Retailers can also choose to use a non-bonded warehouse to stockpile goods in the market they want to sell them in ahead of the end of the transition date. Many did so ahead of last year’s potential end of October departure from the customs union. However, says Bain, retailers may not be well-placed to do that again, since the coronavirus pandemic has depleted resources. “Many retailers would not have the capacity to engage in the level of stockpiling they did in 2019,” he says. “They don’t have the cashflow to do that so there is a real picture emerging that there will be much less stockpiling going on than was the case prior to the autumn of 2019.” He adds: “Stockpiling is not something we advise retailers to do – it’s based on a whole range of commercial decisions that are unique to those companies. But I think it’s fair to say that across British industry there will be less stockpiling occurring this time than there was with the various deadlines in 2019.”

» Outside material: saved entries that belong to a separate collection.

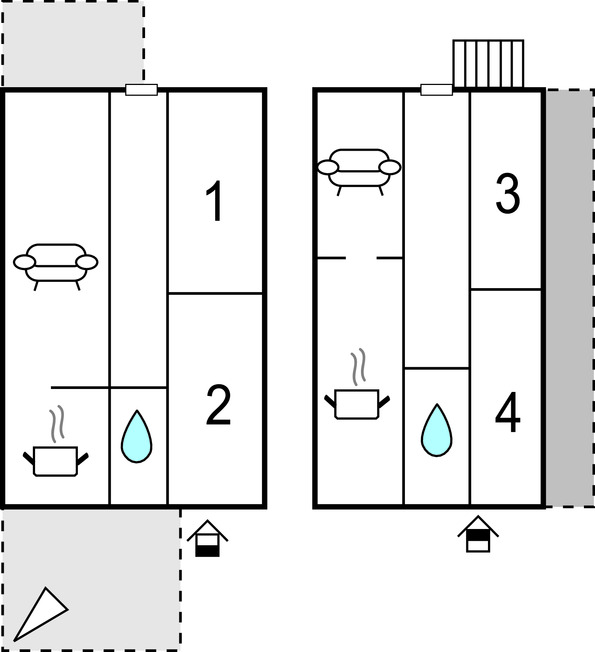 1
2
3
4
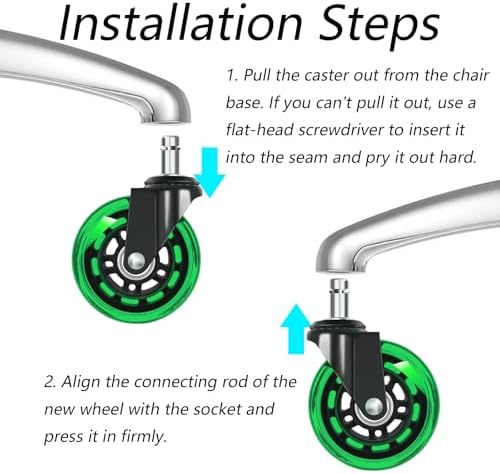 Installation Steps

1. Pull the caster out from the chair base. If you can't pull it out, use a flat-head screwdriver to insert it into the seam and pry it out hard.

2. Align the connecting rod of the new wheel with the socket and press it in firmly.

JD Sports has set up a small 80,000 sq ft Belgian warehouse to handle product destined for some European shops. The retail group said in half-year results published in September 2020 that the site did not handle all of its European stock or fulfil stock for online purchases, but it is using the site to learn about how it will operate “a longer-term, more permanent European supply chain strategy”.
Recent headlines suggested that there would be queues of up to 7,000 lorries at Dover in January in a worst-case scenario. Additionally, the Smart Freight System designed for hauliers to use is not ready, and, in the event of a no deal, hauliers may not have the permits they need to make the crossing. It seems highly likely, therefore, that retailers should now be planning for delays at Dover. The BRC’s William Bain says that while those shipping food and medicine may need to use these ‘short straits’, those selling clothing can use different entry points.
Fashion to homewares retailer Next, for example, has responded by ensuring that its consignments use different routes and ports into the UK. “We have relatively little of our stock arriving or leaving the UK via the Dover-Calais route and as a precaution we have already taken measures to move most of that traffic to alternative ports or airports,” it said in an overview of its preparations ahead of a potential no-deal Brexit preparations, published in its 2019 half-year results and which the retailer has said remains current this year.